第8章 年納め
多分二人とも、気付いていなくはないだろう。それでも何を言うでも匂わせるもなく、飄々淡々としている牡蠣殻も伊草も、食えん奴という印象が募る。波平も同様の部分がある。
伊草はこの先どうするつもりでいるのか。牡蠣殻は何がしたいのだろう。波平も牡蠣殻をどうする気でいる?
ダンゾーに牡蠣殻を会わせたいと言った波平の頼みを、綱手は未だ保留している。ダンゾーにしても牡蠣殻が木の葉にいることを承知していながら何の反応もない。暗部を動かしてまで牡蠣殻を追った意図は何処にあったのか。牡蠣殻にはもう用がないのか。だとすれば何を以て”牡蠣殻の用”を埋めた?叩けば埃の出るダンゾーはだからと言って容易に突ける相手ではない。藪からでた蛇に迂闊に噛まれるわけにはいかないのだ。

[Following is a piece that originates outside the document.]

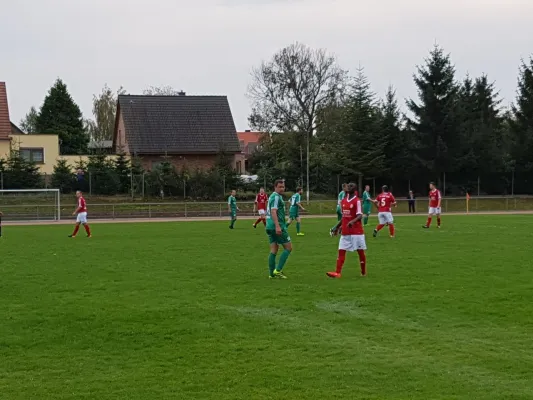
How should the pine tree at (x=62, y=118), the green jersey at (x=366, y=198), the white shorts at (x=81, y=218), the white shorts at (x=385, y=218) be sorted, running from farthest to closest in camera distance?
the pine tree at (x=62, y=118) → the green jersey at (x=366, y=198) → the white shorts at (x=81, y=218) → the white shorts at (x=385, y=218)

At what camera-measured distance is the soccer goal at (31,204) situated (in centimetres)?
4066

恐らくは木の葉に伊草と牡蠣殻が居ることを、知っていて何の接触もはかって来ない草も気になる。
二人が木の葉に来てから草と取引する機会は持っていないが、年明けには挨拶代わりの取引を交わすことになるだろう。今草の実権を握っているのが誰なのか、元から内聞を明かそうとしない里のことだから具に知りようがない。年明けの取引ではっきりとわかることもあるだろう。それによって木の葉における伊草と牡蠣殻への対応もまた変わらざるを得なくなる。
慌ただしくなるであろう年明けを前に気晴らしをしておくのは悪いことではない。鬱々と考え込んで堪った鬱憤を晴らせば、また視界が明るく拓けてくることもある。
紙面に走る己が筆跡を目で追いながら、綱手は眉間の皺を弛めた。
そう。思い詰めすぎると視野が狭窄する。気晴らしは大事だ。
頭を振って自分に言い聞かせた綱手をシズネが見咎める。
「綱手様?」
「うん?」
「どうしました?」
「いや、どうもしない。ただ良い部下たちに恵まれて有難いことだと思ってな」
「何を今更」
「はは。お前のそういうところが好きだぞ、シズネ」
「戯言は程ほどにして、皆の好意を無駄にしないよう早めに仕事を済ませて下さい」
「うむ」
その気晴らしで酔い潰れ、ちょっとした騒動を寝たまま遣り過ごすことになるのだが、今の綱手はそれを知らない。
激務の果てに努々深酒をし給うなかれ。